On his Facebook page, Toseland wrote, “Difficult day today. Another visit to the Consultant about my wrist has brought bad news. It’s with sadness that I tell you I’ve been forced to retire from racing and I wanted you to be the first to know.” He continued, “I’ve been fortunate to enjoy a successful career in racing and one of the highlights has been the support from all of you. Thank you, I am truly grateful.”
Toseland added in a letter to his fans on his personal website, “The easiest way to explain it is that I don’t have enough range of movement in my wrist to race professionally and no amount of physiotherapy is going to improve that. This all led to the verdict was that it’s no longer safe for me to continue a career in motorcycle racing.”

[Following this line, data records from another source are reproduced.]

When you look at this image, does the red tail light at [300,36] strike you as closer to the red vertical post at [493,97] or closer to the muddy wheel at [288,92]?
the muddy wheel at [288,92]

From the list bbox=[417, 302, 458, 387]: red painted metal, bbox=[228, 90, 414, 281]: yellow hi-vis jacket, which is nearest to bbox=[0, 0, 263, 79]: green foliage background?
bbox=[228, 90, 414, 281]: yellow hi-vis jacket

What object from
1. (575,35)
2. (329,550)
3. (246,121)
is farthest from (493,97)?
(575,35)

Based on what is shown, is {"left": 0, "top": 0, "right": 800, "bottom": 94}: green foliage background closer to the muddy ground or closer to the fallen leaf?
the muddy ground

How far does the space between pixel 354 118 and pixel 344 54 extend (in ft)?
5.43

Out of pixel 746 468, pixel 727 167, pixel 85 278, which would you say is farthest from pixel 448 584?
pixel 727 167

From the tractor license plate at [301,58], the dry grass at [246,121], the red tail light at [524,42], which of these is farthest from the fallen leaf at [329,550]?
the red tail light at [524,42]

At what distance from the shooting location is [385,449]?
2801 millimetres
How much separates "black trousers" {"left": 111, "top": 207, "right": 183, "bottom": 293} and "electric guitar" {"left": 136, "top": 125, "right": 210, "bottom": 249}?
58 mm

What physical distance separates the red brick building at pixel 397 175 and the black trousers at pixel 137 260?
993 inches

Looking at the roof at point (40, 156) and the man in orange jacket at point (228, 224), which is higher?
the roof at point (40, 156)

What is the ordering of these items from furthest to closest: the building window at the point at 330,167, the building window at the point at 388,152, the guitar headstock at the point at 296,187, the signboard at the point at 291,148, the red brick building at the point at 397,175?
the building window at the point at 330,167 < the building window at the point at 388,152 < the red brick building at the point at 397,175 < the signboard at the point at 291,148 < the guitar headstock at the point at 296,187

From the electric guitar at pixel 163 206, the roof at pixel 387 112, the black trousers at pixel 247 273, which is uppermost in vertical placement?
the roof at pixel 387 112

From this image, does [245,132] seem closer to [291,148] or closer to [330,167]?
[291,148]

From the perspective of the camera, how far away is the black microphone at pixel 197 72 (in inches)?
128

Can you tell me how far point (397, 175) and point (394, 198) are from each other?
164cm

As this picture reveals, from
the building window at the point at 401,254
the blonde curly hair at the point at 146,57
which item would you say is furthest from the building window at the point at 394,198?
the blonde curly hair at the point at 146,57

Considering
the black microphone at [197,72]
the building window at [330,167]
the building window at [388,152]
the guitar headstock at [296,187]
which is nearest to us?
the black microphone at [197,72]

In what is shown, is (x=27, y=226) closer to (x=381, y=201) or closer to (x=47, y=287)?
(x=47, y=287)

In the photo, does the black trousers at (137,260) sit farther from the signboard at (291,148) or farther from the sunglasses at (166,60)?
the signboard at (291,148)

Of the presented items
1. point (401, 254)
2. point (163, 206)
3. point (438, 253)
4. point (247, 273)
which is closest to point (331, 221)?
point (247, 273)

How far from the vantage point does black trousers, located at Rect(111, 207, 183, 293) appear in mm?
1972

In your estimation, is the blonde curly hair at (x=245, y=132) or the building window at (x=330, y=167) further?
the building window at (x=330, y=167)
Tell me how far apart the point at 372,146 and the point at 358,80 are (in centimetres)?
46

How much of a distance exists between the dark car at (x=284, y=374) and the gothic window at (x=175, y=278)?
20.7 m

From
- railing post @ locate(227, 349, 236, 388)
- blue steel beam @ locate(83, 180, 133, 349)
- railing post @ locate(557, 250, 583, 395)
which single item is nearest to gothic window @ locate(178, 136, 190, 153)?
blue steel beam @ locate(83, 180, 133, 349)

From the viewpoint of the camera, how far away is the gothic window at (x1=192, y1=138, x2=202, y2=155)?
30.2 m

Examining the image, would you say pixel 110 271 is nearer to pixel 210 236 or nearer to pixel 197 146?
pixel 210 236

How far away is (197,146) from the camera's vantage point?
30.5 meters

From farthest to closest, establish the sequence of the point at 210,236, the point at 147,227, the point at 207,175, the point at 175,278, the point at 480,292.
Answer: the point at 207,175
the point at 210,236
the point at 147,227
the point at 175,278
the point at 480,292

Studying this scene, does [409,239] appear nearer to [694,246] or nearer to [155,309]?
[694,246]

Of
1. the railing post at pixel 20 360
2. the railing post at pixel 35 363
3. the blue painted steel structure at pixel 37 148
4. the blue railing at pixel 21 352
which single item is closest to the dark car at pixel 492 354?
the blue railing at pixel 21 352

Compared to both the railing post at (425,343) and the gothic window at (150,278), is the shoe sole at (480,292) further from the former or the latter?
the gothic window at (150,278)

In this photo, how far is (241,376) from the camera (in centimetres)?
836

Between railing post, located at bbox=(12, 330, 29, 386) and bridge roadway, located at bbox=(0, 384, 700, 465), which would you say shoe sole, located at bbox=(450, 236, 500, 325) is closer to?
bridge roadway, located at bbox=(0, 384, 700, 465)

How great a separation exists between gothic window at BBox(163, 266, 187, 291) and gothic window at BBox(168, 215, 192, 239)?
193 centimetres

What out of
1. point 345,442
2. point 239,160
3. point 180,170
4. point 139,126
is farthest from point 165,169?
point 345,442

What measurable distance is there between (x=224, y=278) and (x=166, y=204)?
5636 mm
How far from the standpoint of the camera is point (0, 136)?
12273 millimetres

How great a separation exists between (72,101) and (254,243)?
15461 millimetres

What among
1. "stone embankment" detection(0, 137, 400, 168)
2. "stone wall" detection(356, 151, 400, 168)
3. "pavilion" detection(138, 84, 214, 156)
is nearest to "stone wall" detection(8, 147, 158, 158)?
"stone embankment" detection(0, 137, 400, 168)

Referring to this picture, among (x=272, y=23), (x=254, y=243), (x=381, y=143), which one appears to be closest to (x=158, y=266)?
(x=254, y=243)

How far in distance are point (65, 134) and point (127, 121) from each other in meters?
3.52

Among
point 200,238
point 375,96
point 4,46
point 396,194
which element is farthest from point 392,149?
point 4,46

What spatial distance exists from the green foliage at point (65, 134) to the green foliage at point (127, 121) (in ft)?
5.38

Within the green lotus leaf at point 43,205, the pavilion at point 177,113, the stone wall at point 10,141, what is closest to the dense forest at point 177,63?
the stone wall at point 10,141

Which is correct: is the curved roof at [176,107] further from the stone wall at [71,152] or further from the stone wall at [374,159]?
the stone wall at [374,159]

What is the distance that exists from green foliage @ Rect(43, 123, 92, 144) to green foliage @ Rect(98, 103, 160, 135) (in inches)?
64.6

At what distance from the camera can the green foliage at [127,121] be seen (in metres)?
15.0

“Obviously, the decision has been a difficult one and it’s been really hard to take the advice of my Consultant and admit defeat on this occasion but I really have no other option left at this stage,” Toseland wrote sounding dejected. “I’ve tried everything possible for the last few months but the sad truth is that none of it has worked and my wrist will never fully heal enough for me to operate the throttle properly and navigate right hand turns.”
“JT has shown dedication and determination in our aim to recover the best possible function in his right wrist,” said Toseland’s surgeon Mike Hayton. “We acted quickly to repair the damage with surgery and rehabilitation and, initially, believed that this had gone well, but we had also been clear from the outset that this was a potentially career-threatening and devastating injury.”
The British rider, who enjoys something of a musical career with his band Crash, added, “Knowing that I will never again be fully fit to race at the highest level, it’s also unfair for me to occupy a great seat in WSBK that a young, talented rider who is fully fit could take better advantage of.” Toseland, who will be thirty-one in less than a month’s time, completed only seven of the twenty races so far this season in WSBK.
He concluded, “I hope that the team can find a replacement who is able to do justice to the bike and the people working on it. I hadn’t expected my retirement to come at this time or in this way and I’m extremely sad to be leaving racing behind, but I still have the memories of the amazing opportunities and success that this career has provided me with.”